D’autres textes montrent Jésus s’affirmant le Fils de Dieu, comme dans la parabole des vignerons homicides, dans saint Marc et saint Matthieu.
Il s’agit d’une vigne confiée à des vignerons qui tuent les serviteurs envoyés par le maître. Alors, ce dernier se dit : « Il me reste encore quelqu’un : un fils bien-aimé. Ils respecteront mon fils. » Mais ces vignerons-là se dirent entre eux : « C’est l’héritier ; venez, tuons-le et l’héritage sera à nous. » C’est prodigieux ! On ne peut pas dire que Jésus ignorait son mystère et son destin !

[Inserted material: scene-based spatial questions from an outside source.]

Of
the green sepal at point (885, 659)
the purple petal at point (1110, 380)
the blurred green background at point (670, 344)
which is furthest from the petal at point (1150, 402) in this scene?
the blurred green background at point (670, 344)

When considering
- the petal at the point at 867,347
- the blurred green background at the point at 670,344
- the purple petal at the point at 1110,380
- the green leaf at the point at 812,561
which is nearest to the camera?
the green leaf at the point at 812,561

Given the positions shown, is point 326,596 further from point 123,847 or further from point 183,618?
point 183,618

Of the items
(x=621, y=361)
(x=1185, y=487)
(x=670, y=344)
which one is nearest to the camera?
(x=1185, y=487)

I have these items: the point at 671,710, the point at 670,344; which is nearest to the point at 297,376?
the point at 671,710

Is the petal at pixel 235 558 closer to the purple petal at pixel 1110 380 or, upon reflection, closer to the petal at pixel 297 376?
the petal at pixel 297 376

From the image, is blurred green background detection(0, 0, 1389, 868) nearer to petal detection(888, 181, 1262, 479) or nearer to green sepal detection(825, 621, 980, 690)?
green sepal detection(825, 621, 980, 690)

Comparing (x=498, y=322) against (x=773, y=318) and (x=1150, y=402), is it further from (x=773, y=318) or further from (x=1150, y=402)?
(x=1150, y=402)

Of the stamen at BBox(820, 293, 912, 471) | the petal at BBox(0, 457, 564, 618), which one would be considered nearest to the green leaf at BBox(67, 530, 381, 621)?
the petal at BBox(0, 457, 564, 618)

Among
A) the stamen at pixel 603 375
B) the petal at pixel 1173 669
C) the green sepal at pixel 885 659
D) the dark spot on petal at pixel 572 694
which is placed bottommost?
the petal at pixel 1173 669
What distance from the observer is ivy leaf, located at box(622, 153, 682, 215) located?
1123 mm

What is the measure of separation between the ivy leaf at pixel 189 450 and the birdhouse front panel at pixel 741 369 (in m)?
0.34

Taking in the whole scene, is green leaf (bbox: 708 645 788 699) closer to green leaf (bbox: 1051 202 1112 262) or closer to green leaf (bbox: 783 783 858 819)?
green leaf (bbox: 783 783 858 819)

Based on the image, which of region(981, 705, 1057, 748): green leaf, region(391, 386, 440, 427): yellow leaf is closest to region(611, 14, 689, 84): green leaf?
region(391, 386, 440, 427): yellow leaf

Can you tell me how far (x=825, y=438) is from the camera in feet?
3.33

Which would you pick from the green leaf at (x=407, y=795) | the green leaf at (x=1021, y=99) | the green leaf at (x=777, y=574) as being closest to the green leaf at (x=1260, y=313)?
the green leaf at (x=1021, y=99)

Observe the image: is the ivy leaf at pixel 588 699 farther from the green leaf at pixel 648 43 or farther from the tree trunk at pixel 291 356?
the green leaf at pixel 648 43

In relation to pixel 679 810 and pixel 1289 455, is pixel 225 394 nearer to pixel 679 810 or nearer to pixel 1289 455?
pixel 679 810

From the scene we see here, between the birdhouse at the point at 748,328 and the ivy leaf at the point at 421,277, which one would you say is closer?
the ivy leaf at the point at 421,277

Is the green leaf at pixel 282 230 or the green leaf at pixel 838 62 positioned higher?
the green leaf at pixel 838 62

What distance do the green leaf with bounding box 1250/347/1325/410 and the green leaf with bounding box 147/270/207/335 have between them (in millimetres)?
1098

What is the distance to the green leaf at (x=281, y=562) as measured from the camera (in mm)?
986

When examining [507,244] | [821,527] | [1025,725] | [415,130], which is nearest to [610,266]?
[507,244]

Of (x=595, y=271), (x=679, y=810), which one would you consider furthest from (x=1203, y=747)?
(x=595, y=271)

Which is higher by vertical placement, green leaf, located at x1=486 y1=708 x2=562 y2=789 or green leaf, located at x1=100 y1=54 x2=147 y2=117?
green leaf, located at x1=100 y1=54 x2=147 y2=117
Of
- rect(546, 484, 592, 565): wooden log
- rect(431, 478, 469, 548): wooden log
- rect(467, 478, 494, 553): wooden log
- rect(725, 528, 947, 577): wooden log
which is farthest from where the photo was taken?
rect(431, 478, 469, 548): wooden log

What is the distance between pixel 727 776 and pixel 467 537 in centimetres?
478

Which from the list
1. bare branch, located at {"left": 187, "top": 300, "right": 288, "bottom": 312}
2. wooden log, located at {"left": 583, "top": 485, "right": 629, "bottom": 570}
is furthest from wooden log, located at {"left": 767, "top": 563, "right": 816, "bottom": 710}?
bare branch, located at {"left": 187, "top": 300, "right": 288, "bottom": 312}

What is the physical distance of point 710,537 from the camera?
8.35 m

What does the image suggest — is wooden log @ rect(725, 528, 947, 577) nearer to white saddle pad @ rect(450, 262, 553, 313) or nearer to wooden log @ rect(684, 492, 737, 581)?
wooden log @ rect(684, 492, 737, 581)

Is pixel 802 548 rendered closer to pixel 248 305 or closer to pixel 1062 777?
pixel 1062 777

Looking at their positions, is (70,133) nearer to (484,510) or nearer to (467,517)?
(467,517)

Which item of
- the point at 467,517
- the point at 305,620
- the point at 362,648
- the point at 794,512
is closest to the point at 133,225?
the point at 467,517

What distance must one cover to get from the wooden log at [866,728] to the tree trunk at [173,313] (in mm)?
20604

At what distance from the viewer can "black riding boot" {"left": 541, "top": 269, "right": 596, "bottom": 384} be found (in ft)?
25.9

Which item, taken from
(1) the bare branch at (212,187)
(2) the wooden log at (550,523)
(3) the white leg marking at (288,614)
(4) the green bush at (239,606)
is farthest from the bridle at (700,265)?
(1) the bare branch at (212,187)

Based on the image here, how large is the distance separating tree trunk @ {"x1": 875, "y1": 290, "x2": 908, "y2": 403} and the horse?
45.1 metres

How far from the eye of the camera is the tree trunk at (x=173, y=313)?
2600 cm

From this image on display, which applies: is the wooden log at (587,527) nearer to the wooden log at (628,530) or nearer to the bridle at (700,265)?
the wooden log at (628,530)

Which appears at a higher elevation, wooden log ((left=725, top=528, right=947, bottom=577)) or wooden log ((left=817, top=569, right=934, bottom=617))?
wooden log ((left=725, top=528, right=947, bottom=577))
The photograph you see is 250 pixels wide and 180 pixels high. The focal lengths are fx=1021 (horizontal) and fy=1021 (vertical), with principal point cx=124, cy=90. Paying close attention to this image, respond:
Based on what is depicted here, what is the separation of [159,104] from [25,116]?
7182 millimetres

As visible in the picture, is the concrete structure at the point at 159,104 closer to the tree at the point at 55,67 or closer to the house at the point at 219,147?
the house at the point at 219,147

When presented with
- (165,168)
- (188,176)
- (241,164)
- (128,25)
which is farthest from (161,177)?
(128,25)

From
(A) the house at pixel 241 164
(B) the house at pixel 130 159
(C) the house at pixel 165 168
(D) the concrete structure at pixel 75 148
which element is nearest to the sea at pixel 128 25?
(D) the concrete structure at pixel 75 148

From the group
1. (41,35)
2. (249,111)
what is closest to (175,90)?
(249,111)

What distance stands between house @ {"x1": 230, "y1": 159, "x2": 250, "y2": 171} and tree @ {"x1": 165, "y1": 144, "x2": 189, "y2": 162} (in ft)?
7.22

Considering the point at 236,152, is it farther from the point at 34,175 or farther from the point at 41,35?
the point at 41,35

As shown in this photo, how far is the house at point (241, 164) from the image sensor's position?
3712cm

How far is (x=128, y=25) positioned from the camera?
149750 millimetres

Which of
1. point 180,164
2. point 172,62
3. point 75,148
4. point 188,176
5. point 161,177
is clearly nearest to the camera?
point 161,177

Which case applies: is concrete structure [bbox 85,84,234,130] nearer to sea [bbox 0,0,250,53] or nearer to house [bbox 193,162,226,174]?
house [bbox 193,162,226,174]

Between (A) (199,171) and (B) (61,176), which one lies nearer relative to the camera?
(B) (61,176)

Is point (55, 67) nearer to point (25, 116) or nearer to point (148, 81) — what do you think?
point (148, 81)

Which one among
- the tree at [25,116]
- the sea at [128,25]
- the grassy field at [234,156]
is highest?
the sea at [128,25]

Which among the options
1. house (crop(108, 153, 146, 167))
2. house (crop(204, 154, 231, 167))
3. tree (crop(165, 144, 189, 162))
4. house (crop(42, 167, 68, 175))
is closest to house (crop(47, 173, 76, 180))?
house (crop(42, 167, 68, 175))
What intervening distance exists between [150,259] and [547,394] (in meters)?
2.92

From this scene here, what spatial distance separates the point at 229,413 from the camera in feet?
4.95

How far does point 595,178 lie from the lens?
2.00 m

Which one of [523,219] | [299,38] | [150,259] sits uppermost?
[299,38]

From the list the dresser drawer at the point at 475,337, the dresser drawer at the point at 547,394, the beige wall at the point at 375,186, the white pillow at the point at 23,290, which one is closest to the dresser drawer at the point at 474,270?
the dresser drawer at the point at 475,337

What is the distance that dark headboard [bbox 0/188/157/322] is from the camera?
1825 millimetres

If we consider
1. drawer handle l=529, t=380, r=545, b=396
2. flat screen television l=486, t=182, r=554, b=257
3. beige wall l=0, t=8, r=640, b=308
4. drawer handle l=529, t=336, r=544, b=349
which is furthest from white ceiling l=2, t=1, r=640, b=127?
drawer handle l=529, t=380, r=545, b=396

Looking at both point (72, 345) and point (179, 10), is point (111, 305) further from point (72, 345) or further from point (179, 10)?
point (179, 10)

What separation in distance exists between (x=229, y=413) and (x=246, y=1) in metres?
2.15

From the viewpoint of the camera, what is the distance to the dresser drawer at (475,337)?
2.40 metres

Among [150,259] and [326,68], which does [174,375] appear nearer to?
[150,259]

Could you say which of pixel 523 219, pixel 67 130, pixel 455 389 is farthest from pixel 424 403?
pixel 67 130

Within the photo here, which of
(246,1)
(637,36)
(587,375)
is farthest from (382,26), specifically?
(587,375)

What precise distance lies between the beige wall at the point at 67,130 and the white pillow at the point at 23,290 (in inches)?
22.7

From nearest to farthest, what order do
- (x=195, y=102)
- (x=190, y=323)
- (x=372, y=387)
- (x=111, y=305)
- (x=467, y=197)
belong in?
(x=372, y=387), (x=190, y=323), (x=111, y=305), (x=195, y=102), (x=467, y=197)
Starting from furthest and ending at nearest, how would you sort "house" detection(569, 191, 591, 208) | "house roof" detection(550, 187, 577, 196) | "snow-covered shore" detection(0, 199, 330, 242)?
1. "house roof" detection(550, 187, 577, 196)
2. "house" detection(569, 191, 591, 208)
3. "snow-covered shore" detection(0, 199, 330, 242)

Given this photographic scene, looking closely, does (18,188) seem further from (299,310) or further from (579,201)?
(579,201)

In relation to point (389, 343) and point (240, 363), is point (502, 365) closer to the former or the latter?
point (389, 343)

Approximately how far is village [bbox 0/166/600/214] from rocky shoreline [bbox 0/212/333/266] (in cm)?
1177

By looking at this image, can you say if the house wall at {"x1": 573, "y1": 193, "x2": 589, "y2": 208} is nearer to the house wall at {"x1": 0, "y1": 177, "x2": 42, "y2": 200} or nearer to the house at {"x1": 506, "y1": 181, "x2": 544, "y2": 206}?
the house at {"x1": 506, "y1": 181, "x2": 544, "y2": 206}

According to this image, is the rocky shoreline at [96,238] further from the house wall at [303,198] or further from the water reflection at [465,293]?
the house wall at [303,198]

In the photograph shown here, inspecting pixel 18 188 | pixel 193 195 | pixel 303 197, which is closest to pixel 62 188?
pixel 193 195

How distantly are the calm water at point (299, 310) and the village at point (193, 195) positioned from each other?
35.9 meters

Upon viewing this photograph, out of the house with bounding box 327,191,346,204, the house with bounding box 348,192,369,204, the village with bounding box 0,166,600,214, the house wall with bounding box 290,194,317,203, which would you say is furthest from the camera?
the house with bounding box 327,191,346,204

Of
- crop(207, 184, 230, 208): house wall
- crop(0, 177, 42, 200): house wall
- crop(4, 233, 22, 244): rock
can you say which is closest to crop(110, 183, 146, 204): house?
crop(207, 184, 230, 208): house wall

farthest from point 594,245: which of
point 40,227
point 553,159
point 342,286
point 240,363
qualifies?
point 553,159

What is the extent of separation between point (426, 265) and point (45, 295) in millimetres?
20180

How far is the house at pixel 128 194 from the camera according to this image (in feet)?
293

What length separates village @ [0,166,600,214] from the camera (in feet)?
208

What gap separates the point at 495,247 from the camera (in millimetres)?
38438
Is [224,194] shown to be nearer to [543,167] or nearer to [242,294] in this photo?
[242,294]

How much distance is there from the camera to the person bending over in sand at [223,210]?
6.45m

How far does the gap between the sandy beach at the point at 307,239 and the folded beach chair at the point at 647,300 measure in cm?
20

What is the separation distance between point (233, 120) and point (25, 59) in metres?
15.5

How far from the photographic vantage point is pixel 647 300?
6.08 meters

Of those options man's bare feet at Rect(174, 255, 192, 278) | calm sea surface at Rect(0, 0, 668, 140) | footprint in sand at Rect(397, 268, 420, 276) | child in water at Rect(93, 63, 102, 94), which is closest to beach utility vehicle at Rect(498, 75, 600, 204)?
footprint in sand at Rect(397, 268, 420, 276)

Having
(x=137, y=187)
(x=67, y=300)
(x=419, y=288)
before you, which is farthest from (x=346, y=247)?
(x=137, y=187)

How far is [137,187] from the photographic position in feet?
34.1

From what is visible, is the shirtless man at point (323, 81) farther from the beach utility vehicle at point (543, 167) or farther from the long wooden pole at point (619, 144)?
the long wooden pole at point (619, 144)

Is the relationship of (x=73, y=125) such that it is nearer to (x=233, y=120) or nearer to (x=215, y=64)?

Enfin, Jésus confesse sa divinité devant le Sanhédrin, en invoquant Daniel (Lc 22, 66). Il sait qu’Il en mourra, mais Il a voulu ce témoignage sur la vérité de son être. « Si tu es le Christ, dis-le-nous. Il leur répondit : “ Si je vous le dis, vous ne croirez pas et si je vous interroge, vous ne répondrez pas. Mais à l’avenir, le Fils de l’homme aura son siège à la droite de la Puissance de Dieu. ” Tous dirent alors : “ Tu es donc le Fils de Dieu ? ” Il leur déclara : “ Vous le dites bien, JE le SUIS. ” »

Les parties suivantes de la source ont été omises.